背景：应激相关激酶被认为是几种无法治愈的神经系统疾病的主要病理介质。重要的是，在这些应激激酶中，c-Jun NH2 末端激酶 (JNK) 与许多神经病理学状况有关，包括氧化应激、神经炎症和与脑损伤（如缺血/再灌注损伤）相关的脑退化。在这项研究中，我们采用药物再利用/再分析方法从 FDA 批准的药物中探索新型 JNK3 抑制剂，以补充现有的治疗策略。
材料和方法：我们使用标准 JNK 抑制剂 SP600125 作为参考，进行了计算机对接分析和分子动力学模拟，以从 FDA 批准的药物库中筛选潜在候选药物。虚拟筛选后，使用暂时性大脑中动脉闭塞 (t-MCAO) 的局灶性脑缺血动物啮齿动物模型，进一步检查达比加群、艾司唑仑、亚叶酸钙和匹伐他汀在缺血性中风中的作用。通过使用 28 分综合评分测量梗塞面积 (%) 和神经功能缺损，探讨所选药物的神经保护效果。进行了生化测定，包括 ELISA 和免疫组织化学实验。
结果：我们获得了达比加群、艾司唑仑和匹伐他汀与 JNK3 结合的结构见解，揭示了疏水区域和活性位点区域的重要残基的重要贡献。
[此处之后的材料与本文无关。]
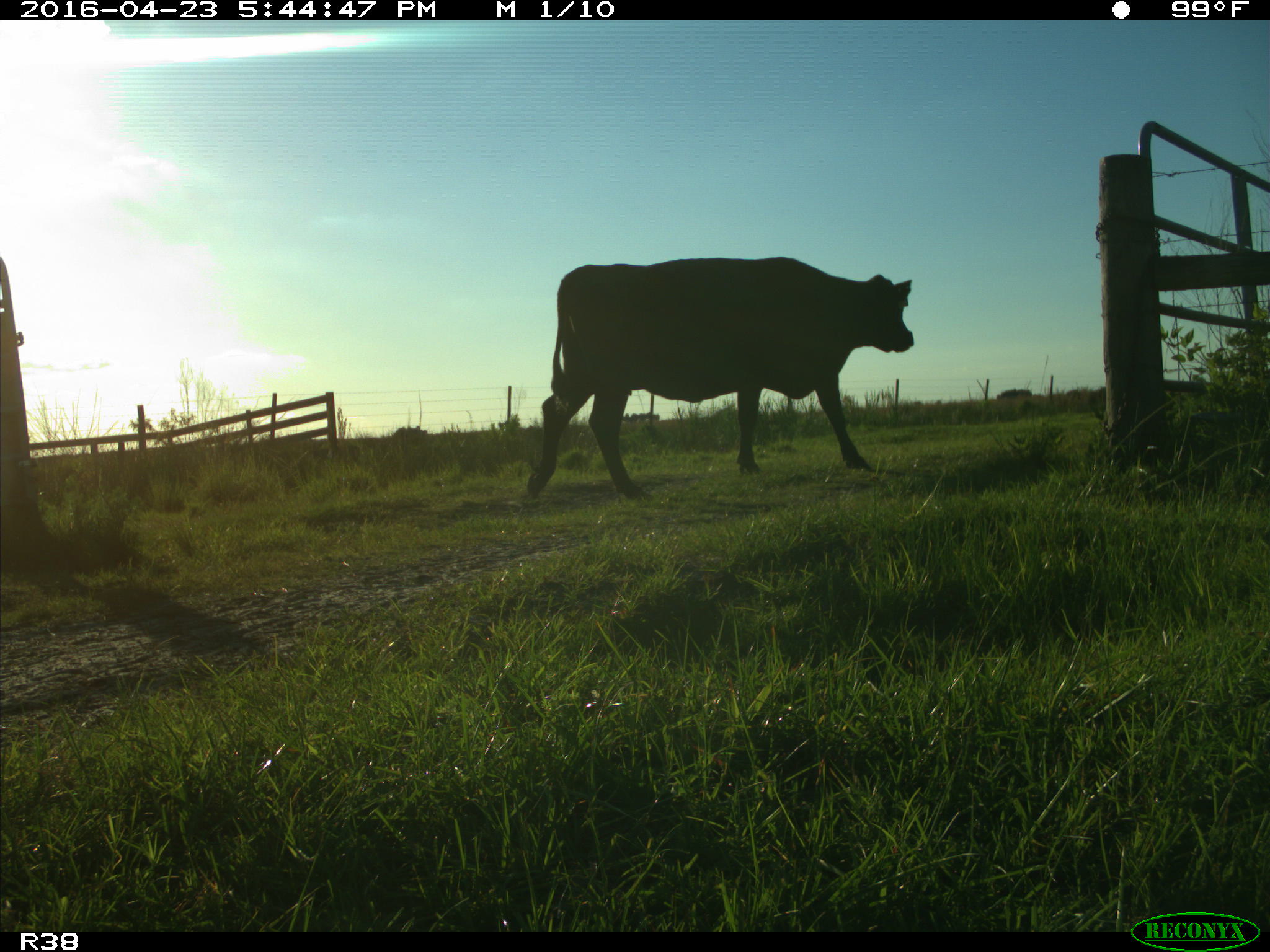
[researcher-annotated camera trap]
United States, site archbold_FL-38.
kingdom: Animalia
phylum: Chordata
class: Mammalia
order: Artiodactyla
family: Bovidae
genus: Bos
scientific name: Bos taurus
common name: domestic cow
为了验证对接结果，与 JNK 抑制剂 SP600125 平行测试了达比加群、艾司唑仑、亚叶酸钙和匹伐他汀对 MCAO 的药理作用。MCAO 手术后，与假手术对照组相比，MCAO 组检测到严重的神经功能缺损，达比加群、艾司唑仑和匹伐他汀治疗显着逆转。在 MCAO 组的同侧皮质和纹状体中观察到异常的形态特征和脑损伤。
结论：我们的结果表明，FDA 批准的新型药物可能通过抑制 JNK3 来减轻缺血性中风引起的神经元变性。作为 FDA 批准的安全药物，这些药物的使用可以临床转化为缺血性中风相关的脑退化和其他与氧化应激和神经炎症相关的神经退行性疾病。